L’omicidio di Francesco Cusano
Francesco Cusano nasce ad Ariano Irpino, provincia di Avellino, l’11 novembre 1925. Dopo la laurea in Giurisprudenza, nel 1955 entra in Polizia e viene assegnato alla Questura di Nuoro. Poi arriva a Biella, dove diventa dirigente dell’Ufficio distaccato di pubblica sicurezza. Nella lotta contro gli spacciatori di stupefacenti si distingue per professionalità e impegno.
Alle 19:45 del 1º settembre 1976 – giorno del delitto – il vicequestore Cusano sta effettuando un controllo insieme all’appuntato Primo Anceschi. Tra i tanti veicoli passati al setaccio, i due militari fermano una Fiat 131 con targa della provincia di Milano. Cusano nota una irregolarità nella patente di guida del conducente e quindi lo invita a scendere dalla vettura e a seguirlo al vicino commissariato per accertamenti.
È in quel frangente che l’uomo alla guida dell’auto scende dal veicolo e colpisce il vicequestore con un colpo di pistola, che lo centra al petto. Anceschi, che riesce a ripararsi dietro un’auto, prova a fermare la fuga dei malviventi, esplodendo alcuni colpi, ma manca il bersaglio.

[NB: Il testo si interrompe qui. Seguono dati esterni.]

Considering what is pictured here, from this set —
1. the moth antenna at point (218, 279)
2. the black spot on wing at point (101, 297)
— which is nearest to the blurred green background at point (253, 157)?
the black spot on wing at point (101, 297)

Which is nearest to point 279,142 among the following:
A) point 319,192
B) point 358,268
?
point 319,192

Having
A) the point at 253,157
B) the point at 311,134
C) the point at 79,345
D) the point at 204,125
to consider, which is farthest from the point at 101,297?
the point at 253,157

Francesco Cusano viene soccorso e muore sull’ambulanza che lo sta trasportando in ospedale. Sul luogo del delitto vengono ritrovati i bossoli di una calibro 7,65 Parabellum. La Fiat 131 risulta rubata a una persona che si rivelerà estranea ai fatti.
Le indagini e il processo
Dalle prime indagini dei colleghi della vittima, emerge un omicidio non pianificato, ma improvvisato per evitare il controllo in commissariato a cui il vicequestore voleva sottoporre il conducente della vettura. Esattamente una settimana dopo il delitto, i due malviventi, tra cui il brigatista Lauro Azzolini – ritenuto l’esecutore materiale del delitto – vengono avvistati a Monza da due guardie giurate, a bordo di una Fiat 128 con targa di Torino. La certezza arriva grazie al riconoscimento fotografico dei genitori di Azzolini.

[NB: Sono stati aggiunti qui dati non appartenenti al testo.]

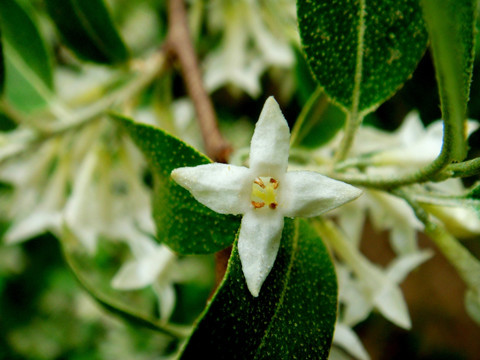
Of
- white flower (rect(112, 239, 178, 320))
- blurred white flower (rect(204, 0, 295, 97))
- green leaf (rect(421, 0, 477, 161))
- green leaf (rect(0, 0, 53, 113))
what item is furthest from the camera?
blurred white flower (rect(204, 0, 295, 97))

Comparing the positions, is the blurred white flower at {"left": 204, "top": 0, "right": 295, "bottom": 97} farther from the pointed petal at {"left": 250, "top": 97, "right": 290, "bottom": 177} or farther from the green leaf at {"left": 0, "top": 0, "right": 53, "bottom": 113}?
the pointed petal at {"left": 250, "top": 97, "right": 290, "bottom": 177}

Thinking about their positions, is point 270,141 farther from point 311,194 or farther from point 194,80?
point 194,80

L’8 giugno del 1978, nel turbinio mediatico dell’uccisione di Aldo Moro, Lauro Azzolini viene rinviato a giudizio dalla procura di Biella. Per quanto riguarda il suo complice, il nome resta un mistero per circa due anni. Il 1º ottobre di quello stesso anno, la polizia fa irruzione in alcuni covi delle Brigate Rosse a Milano. Vengono rinvenute armi e materiale vario e vengono effettuati nove arresti, tra cui quello di Lauro Azzolini, scovato nel nascondiglio di via Monte Nevoso.
Il 4 febbraio 1979, sempre a Milano, durante una retata organizzata da Carabinieri e uomini della DIGOS, vengono arrestate cinque persone, tra cui il complice di Azzolino. Si tratta di Calogero Diana, 30enne originario del Torinese, che gira sotto falso nome di Pietro Sicca. Finito in carcere per reati minori, si convertirà alla lotta armata venendo a contatto con alcuni brigatisti.
Il processo che vede imputati Azzolini e Diana prende il via a Novara il 30 gennaio 1981; la vedova e il figlio di Francesco Cusano si costituirono parte civile. Il pm chiede 30 anni di reclusione per i due imputati, che il tribunale concede. Lauro Azzolino viene poi condannato all’ergastolo per altri reati, mentre Calogero Diana – pure condannato all’ergastolo – evade dall’ospedale di Novara nel 1986, ma viene fermato tre mesi dopo, nel dicembre di quello stesso anno, e arrestato.
Lauro Azzolini, cui viene imputata anche la gambizzazione del giornalista Indro Montanelli, si dissocia dalla lotta armata e, acquisita la semilibertà, si dà al volontariato. In quello stesso anno viene conferita la Medaglia d’oro al valor civile alla memoria del vicequestore Francesco Cusano.